Multi-Modal Networks

After training the networks for each of the inputs separately, the FEs of the best performing models, which were different variations of ResNets, were implemented in a multi-modal network, along with the vanilla CNNs for comparison with previous studies (Sauliene et al. Citation2019; Simonyan and Zisserman Citation2015). We can have multiple training strategies when dealing with multi-modal networks (Boldeanu et al. Citation2021):

Train the model with random initialization of FE weights – weights not yet learned from the data. However, this approach disables the use of different learning rates or training times for different FEs, which can be a problem since some FEs can train faster than others, depending on the architecture of the FE, leading to some FEs overfitting while others are not fully trained yet (Boldeanu et al. Citation2021)
Train the model with random initialization of FE weights and with intermediate outputs, as in (Boldeanu et al. Citation2021) - not only does the network classify with the common fully-connected layers, but each input does its separate classification, which should exploit FE layers for each of the inputs to the best of their abilities (Boldeanu et al. Citation2021). Here, the loss can be calculated in different ways. We have explored two options, one as recommended in (Boldeanu et al. Citation2021), and a straightforward summation of the losses:
(1) $L = L_{m a i n} + 0.1 * (L_{s c a t t e r i n g} + L_{s p e c t r u m} + L_{l i f e t i m e})$ (1)
(2) $L = L_{m a i n} + L_{s c a t t e r i n g} + L_{s p e c t r u m} + L_{l i f e t i m e}$ (2)
Train the whole model (FEs and the classifier) with pretrained FE weights – FE weights are first learned on each input separately and then utilized in the multi-modal network. If we train each FE independently, we can choose different learning rates and training times for each FE. That way, we can obtain an optimal solution for each data type (Boldeanu et al. Citation2021). However, training the whole multi-modal network with a classifier that is not yet learned can corrupt the FE weights previously learned on each input separately. Therefore, we utilized the following strategy:
Training just the model’s classifier with pretrained FE weights – training just the fully-connected part of the network, the FE weights are frozen during training, i.e., they are not changed
unfreezing the FE layers of the model learned with the training strategy 4. and fine-tuning it

shows the results of training multi-modal vanilla CNNs and ResNets by applying the previously described training strategies. As noticed in some other studies (Boldeanu et al. Citation2021; Sauliene et al. Citation2019), the results of the multi-modal classification exceed the performance of any uni-modal network trained on an individual feature, making the features seem complementary. With each learning strategy, we observed an increase in the performances of both models. Multi-modal vanilla CNN outperforms ResNet when FE weights are initialized randomly in both training settings: training with just one classifier (by 4%) or with intermediate classifiers with loss defined as (2) (by 1%). Training a network with intermediate outputs with the loss is defined as (1) yielded worse performance for both vanilla CNN and ResNet, where the difference for vanilla CNN was 2%, while for ResNet, it was 12%. The performances of both models are equal when the whole network is trained with pretrained FE weights. The results when the pretrained FE weights are frozen are better for both models, which makes sense since training a whole network with random weights for the classifier yields too big of a step in which the weights are updated at the beginning of the training.

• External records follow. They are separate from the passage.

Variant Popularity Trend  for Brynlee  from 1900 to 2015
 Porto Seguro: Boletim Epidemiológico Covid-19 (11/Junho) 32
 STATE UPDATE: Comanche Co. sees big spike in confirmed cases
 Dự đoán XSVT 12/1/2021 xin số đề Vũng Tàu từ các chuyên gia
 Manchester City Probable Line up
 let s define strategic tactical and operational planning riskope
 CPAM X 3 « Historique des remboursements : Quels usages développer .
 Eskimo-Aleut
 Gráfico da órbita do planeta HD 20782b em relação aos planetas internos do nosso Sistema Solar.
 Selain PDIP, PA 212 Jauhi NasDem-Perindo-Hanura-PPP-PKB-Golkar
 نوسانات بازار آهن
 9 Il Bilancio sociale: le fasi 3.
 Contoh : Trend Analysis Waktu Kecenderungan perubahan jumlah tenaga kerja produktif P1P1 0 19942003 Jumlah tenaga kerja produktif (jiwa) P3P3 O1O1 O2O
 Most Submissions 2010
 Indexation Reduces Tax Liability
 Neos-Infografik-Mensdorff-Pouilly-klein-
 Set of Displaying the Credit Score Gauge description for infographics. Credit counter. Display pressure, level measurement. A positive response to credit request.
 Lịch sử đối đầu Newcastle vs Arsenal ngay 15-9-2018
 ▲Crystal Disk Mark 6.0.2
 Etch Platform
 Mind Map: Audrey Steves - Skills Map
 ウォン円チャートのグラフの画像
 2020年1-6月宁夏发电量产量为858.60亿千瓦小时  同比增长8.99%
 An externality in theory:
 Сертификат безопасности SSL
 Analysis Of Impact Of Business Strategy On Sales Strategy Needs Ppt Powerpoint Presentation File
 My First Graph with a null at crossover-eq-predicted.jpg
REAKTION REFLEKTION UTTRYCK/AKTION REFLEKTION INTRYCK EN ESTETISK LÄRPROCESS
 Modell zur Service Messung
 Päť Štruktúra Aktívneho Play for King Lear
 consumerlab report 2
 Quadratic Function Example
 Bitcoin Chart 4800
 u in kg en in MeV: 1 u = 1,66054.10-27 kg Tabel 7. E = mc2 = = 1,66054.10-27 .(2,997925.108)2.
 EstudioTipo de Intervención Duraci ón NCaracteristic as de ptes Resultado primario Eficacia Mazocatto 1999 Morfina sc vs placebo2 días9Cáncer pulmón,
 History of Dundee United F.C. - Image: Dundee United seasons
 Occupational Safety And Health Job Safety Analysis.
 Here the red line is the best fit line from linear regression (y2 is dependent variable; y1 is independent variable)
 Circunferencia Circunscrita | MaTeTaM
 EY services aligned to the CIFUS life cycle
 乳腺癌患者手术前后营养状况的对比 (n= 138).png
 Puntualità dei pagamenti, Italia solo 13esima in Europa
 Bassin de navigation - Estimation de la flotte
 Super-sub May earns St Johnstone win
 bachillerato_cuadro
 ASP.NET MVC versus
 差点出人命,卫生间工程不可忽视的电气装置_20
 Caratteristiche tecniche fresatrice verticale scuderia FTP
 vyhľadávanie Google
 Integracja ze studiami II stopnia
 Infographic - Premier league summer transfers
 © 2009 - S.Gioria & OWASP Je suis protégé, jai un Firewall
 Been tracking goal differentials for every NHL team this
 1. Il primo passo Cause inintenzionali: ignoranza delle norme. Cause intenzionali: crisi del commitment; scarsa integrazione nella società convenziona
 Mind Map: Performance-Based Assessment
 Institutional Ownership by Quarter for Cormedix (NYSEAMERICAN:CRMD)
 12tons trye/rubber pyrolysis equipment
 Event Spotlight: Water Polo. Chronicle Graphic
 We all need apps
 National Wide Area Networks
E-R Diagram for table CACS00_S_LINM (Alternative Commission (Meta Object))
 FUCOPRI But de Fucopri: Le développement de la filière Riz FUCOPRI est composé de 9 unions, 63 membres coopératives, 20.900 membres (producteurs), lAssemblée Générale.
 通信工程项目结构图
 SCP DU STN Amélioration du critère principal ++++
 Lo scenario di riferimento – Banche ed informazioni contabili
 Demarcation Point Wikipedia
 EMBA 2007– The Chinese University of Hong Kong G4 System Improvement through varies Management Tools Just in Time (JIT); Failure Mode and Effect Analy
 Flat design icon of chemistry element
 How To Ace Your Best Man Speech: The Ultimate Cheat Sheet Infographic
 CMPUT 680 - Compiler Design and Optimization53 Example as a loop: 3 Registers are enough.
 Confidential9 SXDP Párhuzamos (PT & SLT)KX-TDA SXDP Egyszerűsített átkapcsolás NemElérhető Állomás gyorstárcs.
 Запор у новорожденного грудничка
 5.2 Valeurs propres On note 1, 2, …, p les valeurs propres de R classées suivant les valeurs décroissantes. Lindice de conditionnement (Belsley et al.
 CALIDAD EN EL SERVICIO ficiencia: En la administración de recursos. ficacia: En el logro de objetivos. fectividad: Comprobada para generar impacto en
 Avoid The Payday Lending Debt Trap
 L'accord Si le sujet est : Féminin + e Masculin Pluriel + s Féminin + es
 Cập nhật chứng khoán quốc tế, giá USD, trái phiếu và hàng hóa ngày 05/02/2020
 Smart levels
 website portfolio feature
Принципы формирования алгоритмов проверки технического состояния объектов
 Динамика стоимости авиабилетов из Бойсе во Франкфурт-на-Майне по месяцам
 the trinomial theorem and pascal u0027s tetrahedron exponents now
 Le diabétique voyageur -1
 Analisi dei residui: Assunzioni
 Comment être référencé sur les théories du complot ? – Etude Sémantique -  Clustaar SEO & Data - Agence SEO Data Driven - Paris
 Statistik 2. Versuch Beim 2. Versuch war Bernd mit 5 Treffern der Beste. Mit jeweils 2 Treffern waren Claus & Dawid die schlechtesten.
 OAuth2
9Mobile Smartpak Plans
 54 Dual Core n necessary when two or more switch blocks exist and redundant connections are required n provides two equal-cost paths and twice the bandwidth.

Figure 6. F1 score of multi-modal networks for different training setups.

The direct comparison of model performances with the state-of-the-art on Rapid-E data is impossible since the authors of that work used a different dataset containing only 11 classes (Boldeanu et al. Citation2021). However, by implementing a training strategy (4), we obtained a model on our dataset comparable with the state-of-the-art: a multi-modal vanilla CNN with pretrained features. As a result, the ResNet network now outperforms vanilla CNN by 4%, obtaining a relative reduction in the error rate of 9%. Fine-tuning the networks improves the classification performance, although very little. It should be noted that a multi-modal ResNet has 13.9 million parameters, 5.6 times more than a multi-modal vanilla CNN.

Analyzing the confusion matrix of the best classification model (), we observe that most classes have good classification: four classes have a > 90% classification rate, nine have between 80% and 90%, and five have between 70% and 80%. The confusion between Alnus, Betula, Corylus, and Quercus is expected since they have similar morphology and fluorescence patterns (Boldeanu et al. Citation2021). The lower score of Betula and Fraxinus ornus could be due to the low number of data samples in the labeled dataset (). However, the most problematic classes are Carpinus, Juglans, Other pollen, and Quercus, where 58% of Carpinus and 54% of Juglans are classified as Quercus, while Quercus is classified as Juglans (33%), Other pollen (23%), and Plantago (20%). These results were expected from the previous analysis (Simonyan and Zisserman Citation2015). The class Other pollen encompasses eight different pollen classes, which is probably why it’s mixed a lot with other classes. Analyzing the fluorescence spectrum data for the rest of the mixing classes shows why, in part, those classes are confused by the model. The signals for the mixing classes overlap much more than the Taxaceae class, which has a good classification (). This is further noticed in the precision, recall, and F1 scores when looking at each class separately (). Classes Juglans, Other pollen, and Quercus have precision and recall close to zero, while Carpinus is a little better (complementary to ). Furthermore, Fraxinus ornus has very low recall; therefore, its F1 score is also low.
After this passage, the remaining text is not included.